金属に対する絶えず増加する需要及び有効な鉱物資源の増加する不足によって促進されるように、鉱石の精製のためのエネルギー効率的で環境に優しい方法に対する要求が存在している。従来の電解法は、(1)プロセスが電極における電荷の堆積又は極性化によって遅くされ、(2)陰極及び陽極が両方とも電解セルにあるので電解セルが電気的にショートする可能性があり、(3)多数の又は可変の原子価を有する金属を精製するときには、陽極において寄生反応が起こって電解セルの効率を低下させる可能性があり、そして(4)陽極における生成物の形成がセルの抵抗性を増大する、という点で前記の要求を満たしていない。
かくして、環境に優しく且つ経済上効率的な電解プロセスによって、非反応性金属及び可変原子価の金属、即ち、一価よりも多くの酸化状態を有する金属を含めた金属をそれらの各々の鉱石から抽出するのを可能にする方法及び装置に対する要求がなお存在している。
酸素濃度の測定用のセンサーは、解酸化、連続的鋳造及びインゴット製造プロセスの良好な制御のための製鋼法において広く使用されてきた(イワセ氏他の“Electronically Driven Transport of Oxygen from Liquid Iron to CO + CO2 Gas Mixtures Through Stabilized Zirconia”Metallurgical Transactions B12B:517(Sept.1981)を参照されたい)。
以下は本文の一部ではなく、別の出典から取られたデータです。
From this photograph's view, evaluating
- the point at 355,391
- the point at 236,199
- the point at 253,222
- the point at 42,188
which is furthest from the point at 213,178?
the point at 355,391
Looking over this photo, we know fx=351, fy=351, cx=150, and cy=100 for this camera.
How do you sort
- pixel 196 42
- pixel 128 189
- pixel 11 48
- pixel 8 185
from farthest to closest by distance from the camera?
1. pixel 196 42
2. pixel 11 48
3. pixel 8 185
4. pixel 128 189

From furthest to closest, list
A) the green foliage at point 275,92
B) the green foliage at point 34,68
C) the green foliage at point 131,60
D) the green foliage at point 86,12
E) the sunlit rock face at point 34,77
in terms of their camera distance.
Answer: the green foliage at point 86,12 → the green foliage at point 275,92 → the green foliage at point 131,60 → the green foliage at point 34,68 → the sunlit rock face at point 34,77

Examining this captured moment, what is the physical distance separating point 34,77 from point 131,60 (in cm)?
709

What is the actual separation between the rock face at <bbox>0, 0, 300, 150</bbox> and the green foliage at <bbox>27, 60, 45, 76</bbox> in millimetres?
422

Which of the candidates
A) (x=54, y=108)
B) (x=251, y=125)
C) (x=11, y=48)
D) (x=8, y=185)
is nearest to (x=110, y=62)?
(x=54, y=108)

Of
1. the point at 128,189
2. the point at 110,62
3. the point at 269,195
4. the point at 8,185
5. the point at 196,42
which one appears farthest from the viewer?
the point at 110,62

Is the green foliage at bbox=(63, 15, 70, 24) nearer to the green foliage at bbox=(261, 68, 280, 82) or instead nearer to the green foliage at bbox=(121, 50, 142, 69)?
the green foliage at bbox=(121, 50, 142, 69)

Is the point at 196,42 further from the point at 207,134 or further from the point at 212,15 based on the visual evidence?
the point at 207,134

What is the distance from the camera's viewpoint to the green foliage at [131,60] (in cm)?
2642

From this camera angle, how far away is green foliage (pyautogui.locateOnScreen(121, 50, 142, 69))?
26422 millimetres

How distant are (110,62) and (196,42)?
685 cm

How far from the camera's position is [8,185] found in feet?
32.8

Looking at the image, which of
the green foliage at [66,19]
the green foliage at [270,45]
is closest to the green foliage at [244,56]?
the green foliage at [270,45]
金属/金属酸化物基準を利用する開回路技術を基にした電位差計形センサーが鉄鋼産業において広く使用されている。これらの開回路測定法は、製鉄業者に対してスラグ内の酸素活性度そしてFeOX活性度さえの正確な評価を提供することができる。しかしながら、電位差計形センサーは、FeOXの実際濃度を測定することができず、またスラグ内で拡散に関連する反応速度に関する情報を提供することもできない。また、著しく異なるFeOX濃度を有するスラグは、スラグの残部の構造及び特性に応じて同一の酸素電位を有する場合がある。他方、スラグ内のFeOX種の拡散は、固有のスラグ構造、塩基度及び粘度に強く依存するが、これらのどれも、ポテンチオスタット法によっていかなる態様でも直接測定されない。これらの変数は重要である。というのは、製鉄業者に興味のあるスラグ/金属反応を制御する際に重要なのはしばしば動力学であって、熱力学ではないからである。
通常の酸素センサーによって提供される酸素活性度の情報に加えて、スラグ中の金属種の実際濃度及び輸送特性を迅速且つ正確に測定する方法に対する要求がなお存在する。金属加工産業に対するかかる情報の重要性を過大評価することができない。現場でのFeOXに対する化学分析は、製鉄業者が好適なフラックスを添加しこれによって鋼中の混在物含量を下げることによってスラグ化学を制御するのを可能にし、そして輸送特性に関する情報は製鉄業者が製鉄プロセスの反応速度を向上させるのを可能にする。
本発明の目的は、従来技術の欠陥を打破する金属含有電解質からの金属の抽出法及び装置を提供することである。
本発明の他の面は、陽極及び陰極を電子的に分離する金属含有電解質からの金属の抽出法及び装置を提供することである。
本発明の他の目的は、工業的規模の加工処理に極めて効率的で、融通性で好適であり、しかも広範囲の金属の加工処理に使用することができる金属含有電解質からの金属の抽出法及び装置を提供することである。
本発明の更に他の目的は、金属含有電解質中の金属種の組成及び輸送特性の測定法及び装置を提供することである。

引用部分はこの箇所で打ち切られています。